EXERCISE PROMPT
Out of the records below, copy all lines in which the word "Área" occurs.

SUPPLIED RECORDS

◆ ◆ ◆ ◆ ◆

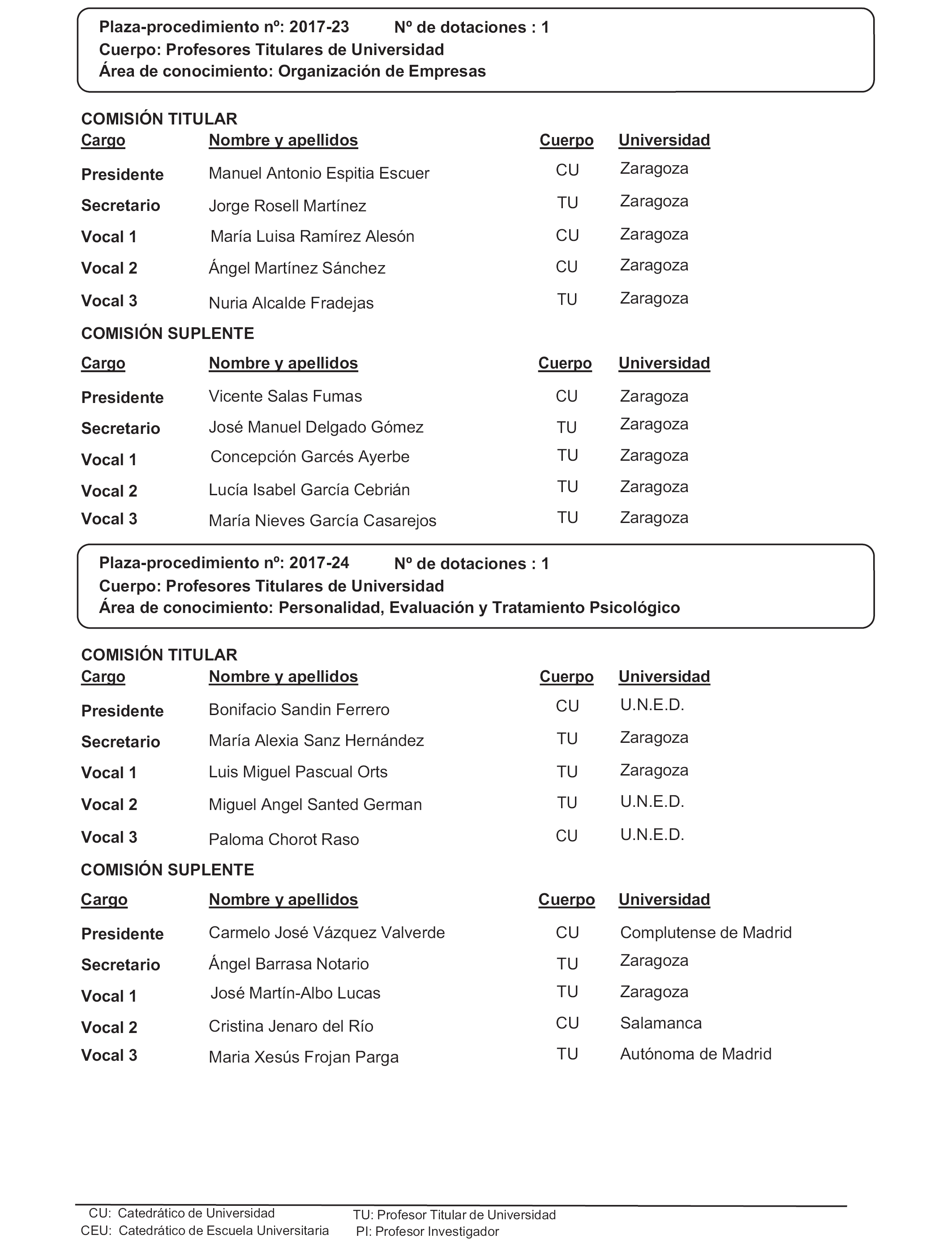 Plaza-procedimiento nº: 2017-23 Nº de dotaciones : 1
Cuerpo: Profesores Titulares de Universidad
Área de conocimiento: Organización de Empresas

COMISIÓN TITULAR

| Cargo | Nombre y apellidos | Cuerpo | Universidad |
|---|---|---|---|
| Presidente | Manuel Antonio Espitia Escuer | CU | Zaragoza |
| Secretario | Jorge Rosell Martínez | TU | Zaragoza |
| Vocal 1 | María Luisa Ramírez Alesón | CU | Zaragoza |
| Vocal 2 | Ángel Martínez Sánchez | CU | Zaragoza |
| Vocal 3 | Nuria Alcalde Fradejas | TU | Zaragoza |

COMISIÓN SUPLENTE

| Cargo | Nombre y apellidos | Cuerpo | Universidad |
|---|---|---|---|
| Presidente | Vicente Salas Fumas | CU | Zaragoza |
| Secretario | José Manuel Delgado Gómez | TU | Zaragoza |
| Vocal 1 | Concepción Garcés Ayerbe | TU | Zaragoza |
| Vocal 2 | Lucía Isabel García Cebrián | TU | Zaragoza |
| Vocal 3 | María Nieves García Casarejos | TU | Zaragoza |

Plaza-procedimiento nº: 2017-24 Nº de dotaciones : 1
Cuerpo: Profesores Titulares de Universidad
Área de conocimiento: Personalidad, Evaluación y Tratamiento Psicológico

COMISIÓN TITULAR

| Cargo | Nombre y apellidos | Cuerpo | Universidad |
|---|---|---|---|
| Presidente | Bonifacio Sandin Ferrero | CU | U.N.E.D. |
| Secretario | María Alexia Sanz Hernández | TU | Zaragoza |
| Vocal 1 | Luis Miguel Pascual Orts | TU | Zaragoza |
| Vocal 2 | Miguel Angel Santed German | TU | U.N.E.D. |
| Vocal 3 | Paloma Chorot Raso | CU | U.N.E.D. |

COMISIÓN SUPLENTE

| Cargo | Nombre y apellidos | Cuerpo | Universidad |
|---|---|---|---|
| Presidente | Carmelo José Vázquez Valverde | CU | Complutense de Madrid |
| Secretario | Ángel Barrasa Notario | TU | Zaragoza |
| Vocal 1 | José Martín-Albo Lucas | TU | Zaragoza |
| Vocal 2 | Cristina Jenaro del Río | CU | Salamanca |
| Vocal 3 | Maria Xesús Frojan Parga | TU | Autónoma de Madrid |

CU: Catedrático de Universidad
CEU: Catedrático de Escuela Universitaria
TU: Profesor Titular de Universidad
PI: Profesor Investigador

◆ ◆ ◆ ◆ ◆

RESULT
Área de conocimiento: Organización de Empresas
Área de conocimiento: Personalidad, Evaluación y Tratamiento Psicológico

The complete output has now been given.